For percutaneous coronary revascularization, modeling to discriminate between provider outcomes is limited by the low incidence of major adverse events, subjectivity or susceptibility to manipulation of more frequently occurring adverse events, the generally modest predictive capacity of the models, and the low volume of individual provider treatments. Modeling will be most useful in the identification of providers with extremely poor outcomes and for discrimination between providers with very large procedural volume. Until improved understanding of the biological and mechanical correlates of major complications allows the development of more predictive models, interpretation of the results of scorecarding, particularly for low-volume providers, should be made with caution.

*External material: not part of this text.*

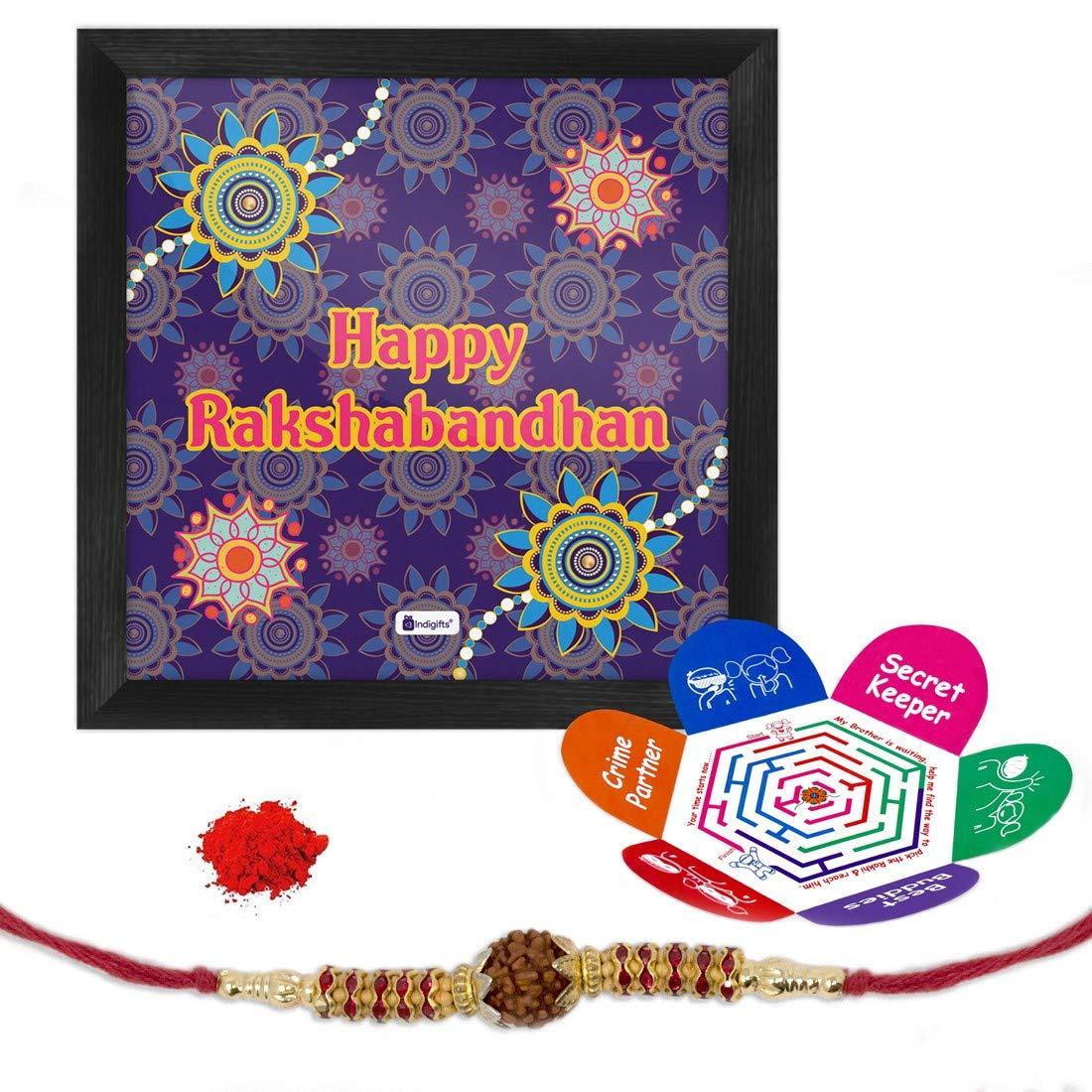 Indi ts Raksha Bandhan Gifts for Brother Happy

医疗消费者越来越多地要求获得区分不同医疗服务提供者治疗结果的方法。尽管美国的医疗保险行业和几个州正在开展此类评估,但针对这种情况下合适的建模、风险调整和评估(“计分卡”)标准尚未得到充分完善。我们的目标是开发并检验用于评估经皮冠状动脉血运重建术特定操作者治疗结果的具有临床意义的方法。
从1990年1月1日起接受治疗的患者的多中心数据库中,我们使用训练样本和验证样本(n = 4860)来开发多个风险调整模型,并将其应用于数据库中进行25至523例手术的38个医疗服务提供者。使用多变量逻辑回归技术针对死亡、心肌梗死、搭桥手术和手术成功等终点的组合开发模型。通过使用受试者工作特征(ROC)分析评估模型的预测准确性,评估区分优、劣医疗服务提供者治疗结果的能力以及主观性和一致性。3.6%的患者发生了主要并发症。验证样本中ROC曲线下面积(完美区分准确性时,面积 = 1.0;无明显准确性时,面积 = 0.5)以及模型对治疗结果处于所关注结果的95%置信区间之外的操作者的识别频率分别为:死亡为0.85和7.9%;死亡、Q波心肌梗死和搭桥手术为0.77和13.2%;死亡、所有心肌梗死和搭桥手术为0.66和10.5%;手术成功为0.76和23.7%。对于作为一个整体的模型,异常值的识别与医疗服务提供者的手术量呈负相关(P = .05)。评估非Q波心肌梗死或需要测量直径狭窄百分比的模型被确定为最容易受到医疗服务提供者的操纵。
对于经皮冠状动脉血运重建术,区分医疗服务提供者治疗结果的建模受到主要不良事件发生率低、主观性或对更频繁发生的不良事件的易操纵性、模型总体预测能力一般以及单个医疗服务提供者治疗量低的限制。建模在识别治疗结果极差的医疗服务提供者以及区分手术量非常大的医疗服务提供者方面将最有用。在对主要并发症的生物学和机械相关性有更好的理解从而能够开发出更具预测性的模型之前,对计分卡结果的解释,尤其是对于手术量低的医疗服务提供者,应谨慎进行。